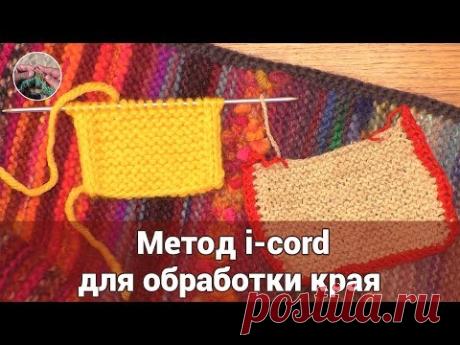 Метод i-cord (полый шнур) спицами для обработки края вязанного изделия
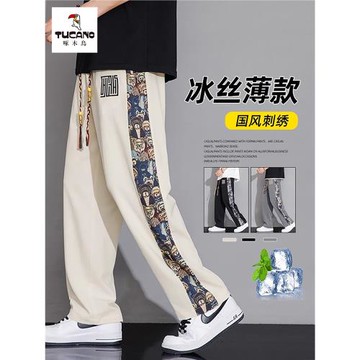 啄木鳥男士夏季新款冰絲速干直筒褲夏天青少年寬松闊腿休閑長褲子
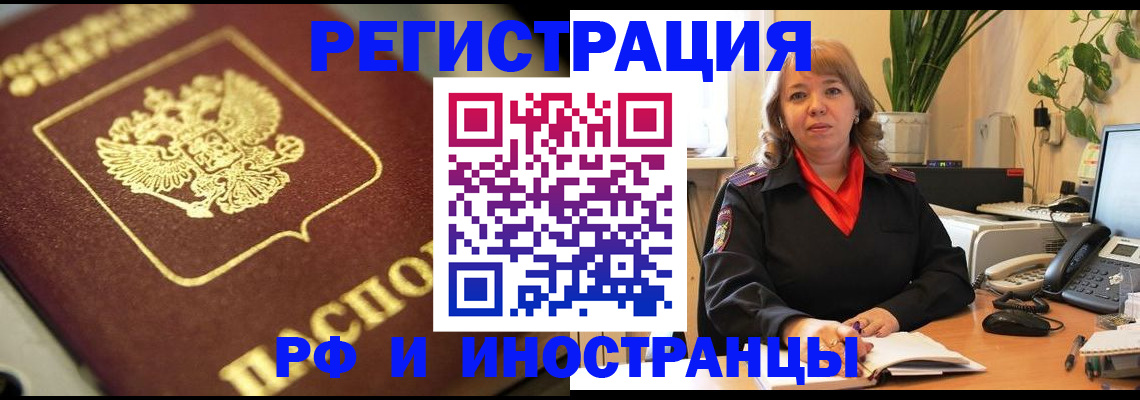 прописка для работы в Козельске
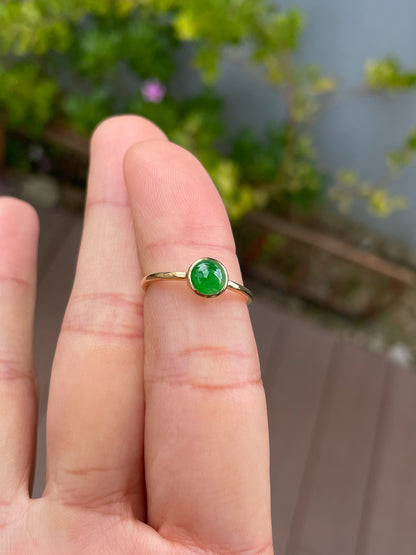 Green Jade Cabochon Ring (NJR378)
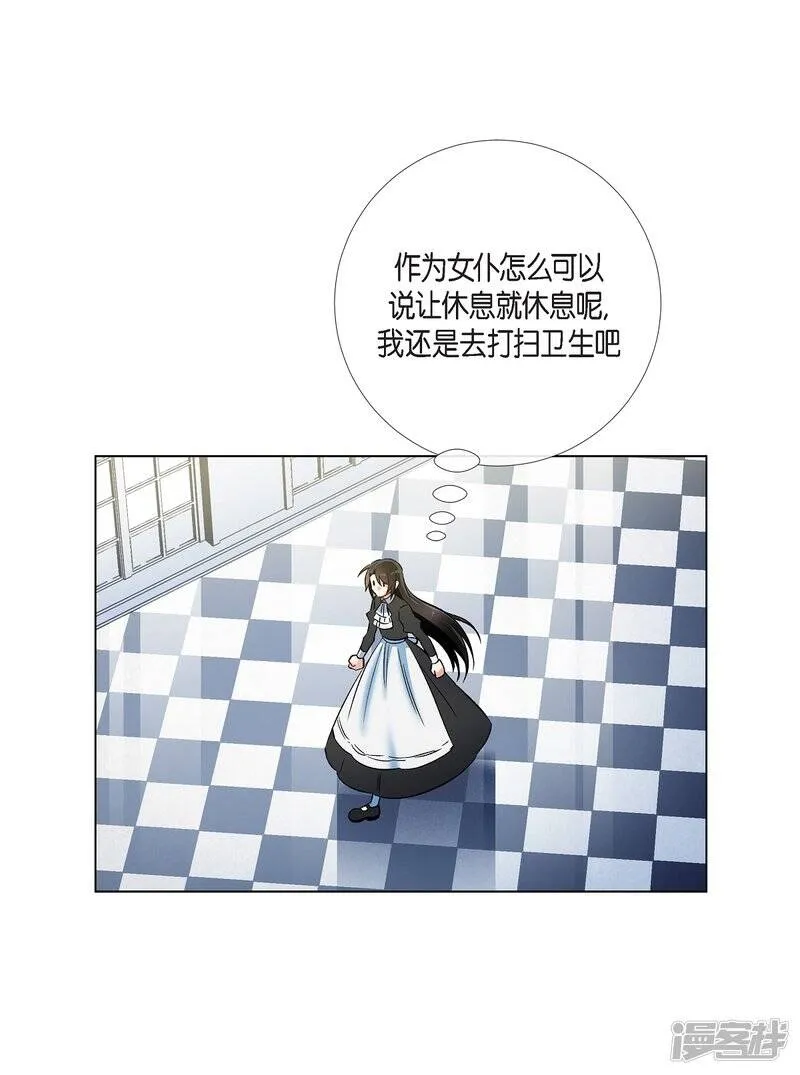 第27话 你不要生气 第50页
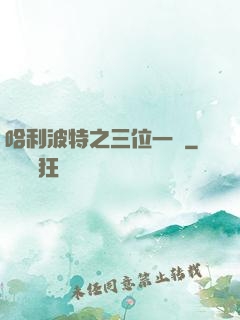 哈利波特之三位一體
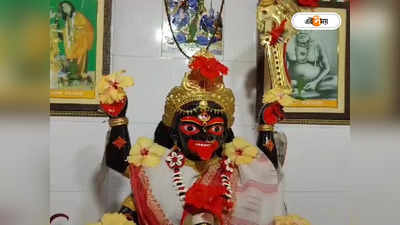 Kali Puja 2023 : পঞ্চমুন্ডির আসনে প্রতিষ্ঠিত হন মা, হিন্দু-মুসলিম একত্রে মাতেন সদানন্দ কালী পুজোয়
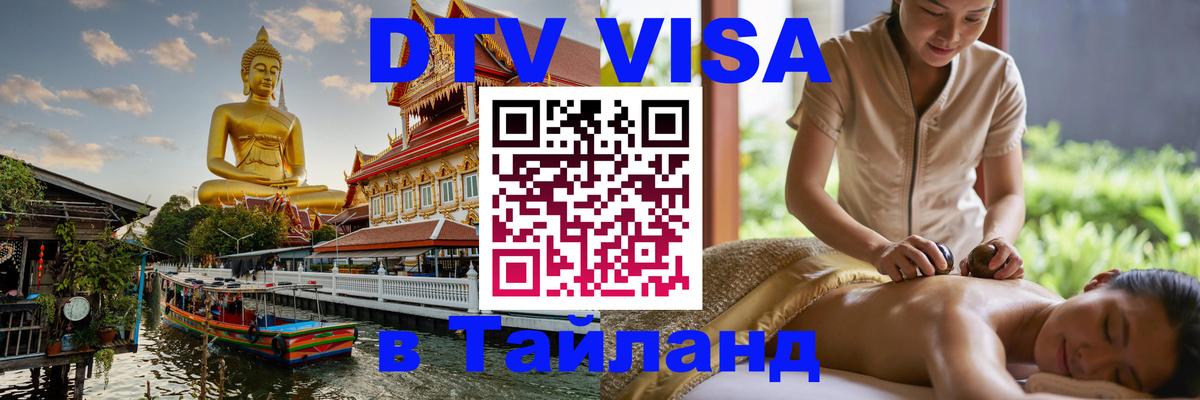 ДТВ виза в Таиланд 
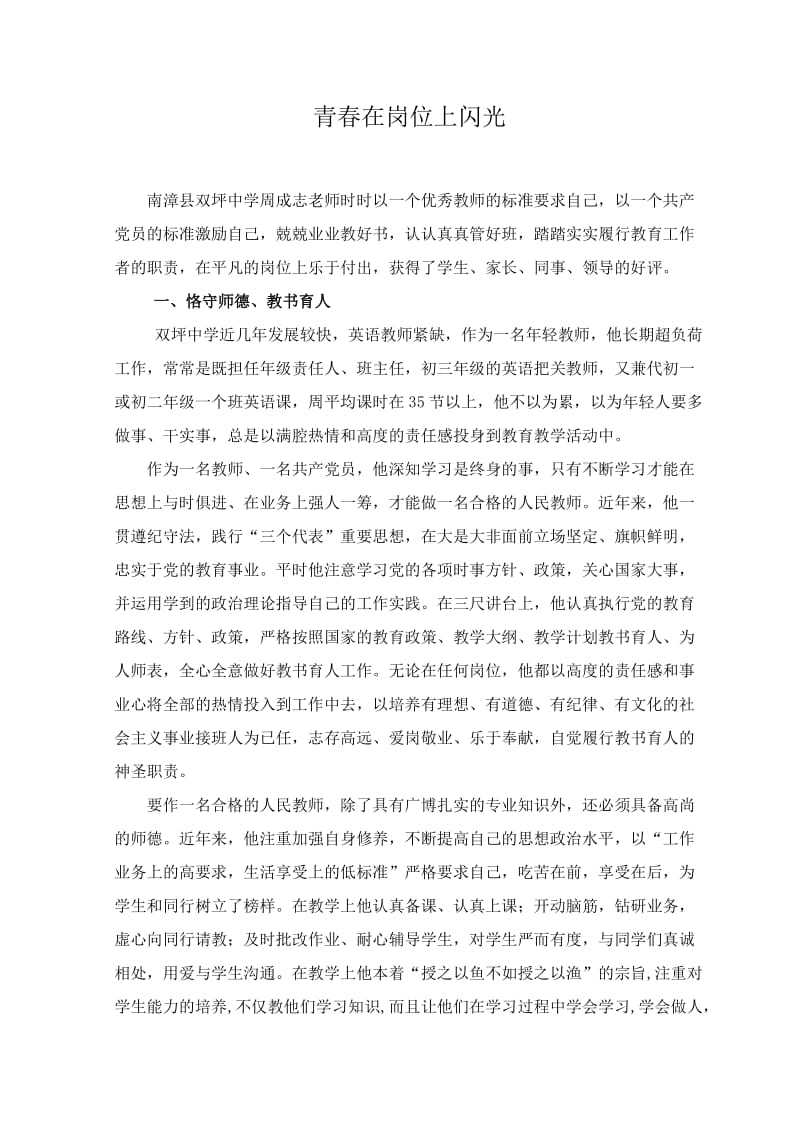 青春在岗位上闪光南漳县东巩镇双坪中学李为学.doc_第2页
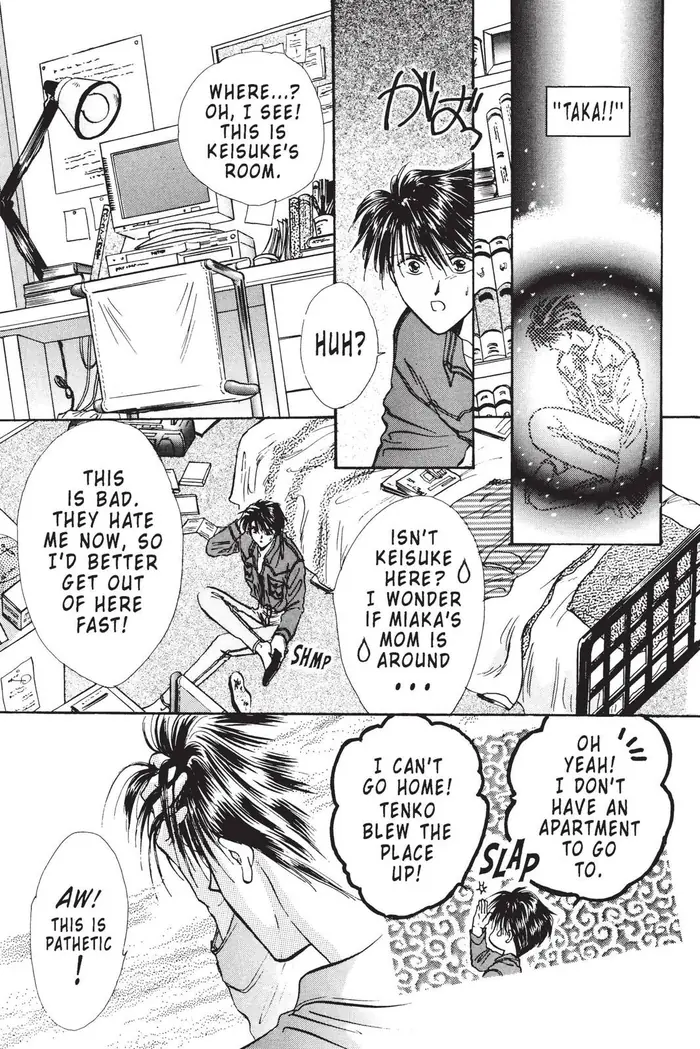 Fushigi Yuugi Chapter 101 image 27_optimized
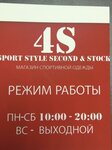 4s (ул. Веры Хоружей, 1А), спортивная одежда и обувь в Минске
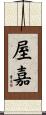 屋嘉 Scroll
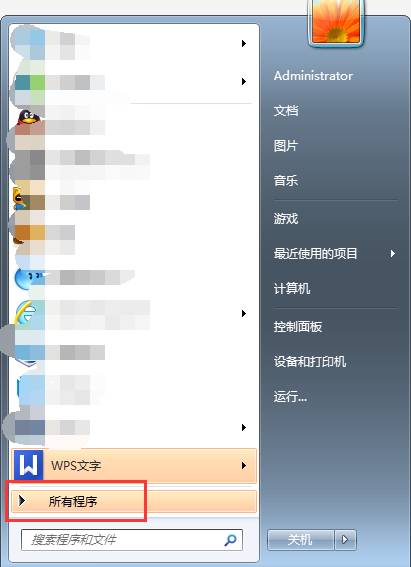 Win7上面咋能掃除檢測初始版本 三聯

----------

- _EXERCISE INSTRUCTIONS_: Quote the text of all thirteen items above verbatim, leaving out the pictures.

- _EXERCISE SOLUTION_:
 Метод i-cord (полый шнур) спицами для обработки края вязанного изделия
 啄木鳥男士夏季新款冰絲速干直筒褲夏天青少年寬松闊腿休閑長褲子
 прописка для работы в Козельске
 Green Jade Cabochon Ring (NJR378)
 第27话 你不要生气 第50页
 哈利波特之三位一體
 Kali Puja 2023 : পঞ্চমুন্ডির আসনে প্রতিষ্ঠিত হন মা, হিন্দু-মুসলিম একত্রে মাতেন সদানন্দ কালী পুজোয়
 ДТВ виза в Таиланд 
 青春在岗位上闪光南漳县东巩镇双坪中学李为学.doc_第2页
 Fushigi Yuugi Chapter 101 image 27_optimized
 4s (ул. Веры Хоружей, 1А), спортивная одежда и обувь в Минске
 屋嘉 Scroll
 Win7上面咋能掃除檢測初始版本 三聯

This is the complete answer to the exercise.